- YOUR OBJECTIVE
Write out exactly the lines running from the one with "family: Psittaculidae" to the last line of the entries, keeping both the first and the last.

- DATA PROVIDED
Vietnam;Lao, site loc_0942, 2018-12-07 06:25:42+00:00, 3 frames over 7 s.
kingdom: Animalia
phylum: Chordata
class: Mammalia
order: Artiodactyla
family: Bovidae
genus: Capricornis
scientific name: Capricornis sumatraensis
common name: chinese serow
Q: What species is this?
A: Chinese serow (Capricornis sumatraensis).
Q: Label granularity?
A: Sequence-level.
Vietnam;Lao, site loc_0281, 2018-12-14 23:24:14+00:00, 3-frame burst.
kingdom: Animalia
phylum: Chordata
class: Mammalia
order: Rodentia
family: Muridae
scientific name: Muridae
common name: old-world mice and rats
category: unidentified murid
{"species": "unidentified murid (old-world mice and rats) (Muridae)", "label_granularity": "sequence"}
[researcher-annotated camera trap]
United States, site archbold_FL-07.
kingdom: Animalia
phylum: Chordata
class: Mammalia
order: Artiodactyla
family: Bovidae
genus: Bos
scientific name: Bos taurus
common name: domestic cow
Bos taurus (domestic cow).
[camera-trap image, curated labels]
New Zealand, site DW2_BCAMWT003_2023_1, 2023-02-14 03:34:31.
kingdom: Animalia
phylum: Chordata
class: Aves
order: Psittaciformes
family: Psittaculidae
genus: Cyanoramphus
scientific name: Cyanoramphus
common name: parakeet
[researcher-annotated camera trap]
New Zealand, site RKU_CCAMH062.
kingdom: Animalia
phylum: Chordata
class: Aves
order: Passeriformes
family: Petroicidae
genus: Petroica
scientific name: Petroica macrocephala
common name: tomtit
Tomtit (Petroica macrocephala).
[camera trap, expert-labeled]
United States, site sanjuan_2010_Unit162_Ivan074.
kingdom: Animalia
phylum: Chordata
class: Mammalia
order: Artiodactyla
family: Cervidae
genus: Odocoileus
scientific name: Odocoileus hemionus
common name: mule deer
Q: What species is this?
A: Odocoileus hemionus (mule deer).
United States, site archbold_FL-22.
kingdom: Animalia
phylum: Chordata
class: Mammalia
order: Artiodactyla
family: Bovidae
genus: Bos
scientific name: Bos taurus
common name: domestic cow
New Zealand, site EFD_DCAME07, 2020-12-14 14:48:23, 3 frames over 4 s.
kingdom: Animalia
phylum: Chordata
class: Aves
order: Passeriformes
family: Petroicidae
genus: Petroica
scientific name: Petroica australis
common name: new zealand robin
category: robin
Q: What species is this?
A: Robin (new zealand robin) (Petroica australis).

- TASK SOLUTION
family: Psittaculidae
genus: Cyanoramphus
scientific name: Cyanoramphus
common name: parakeet
[researcher-annotated camera trap]
New Zealand, site RKU_CCAMH062.
kingdom: Animalia
phylum: Chordata
class: Aves
order: Passeriformes
family: Petroicidae
genus: Petroica
scientific name: Petroica macrocephala
common name: tomtit
Tomtit (Petroica macrocephala).
[camera trap, expert-labeled]
United States, site sanjuan_2010_Unit162_Ivan074.
kingdom: Animalia
phylum: Chordata
class: Mammalia
order: Artiodactyla
family: Cervidae
genus: Odocoileus
scientific name: Odocoileus hemionus
common name: mule deer
Q: What species is this?
A: Odocoileus hemionus (mule deer).
United States, site archbold_FL-22.
kingdom: Animalia
phylum: Chordata
class: Mammalia
order: Artiodactyla
family: Bovidae
genus: Bos
scientific name: Bos taurus
common name: domestic cow
New Zealand, site EFD_DCAME07, 2020-12-14 14:48:23, 3 frames over 4 s.
kingdom: Animalia
phylum: Chordata
class: Aves
order: Passeriformes
family: Petroicidae
genus: Petroica
scientific name: Petroica australis
common name: new zealand robin
category: robin
Q: What species is this?
A: Robin (new zealand robin) (Petroica australis).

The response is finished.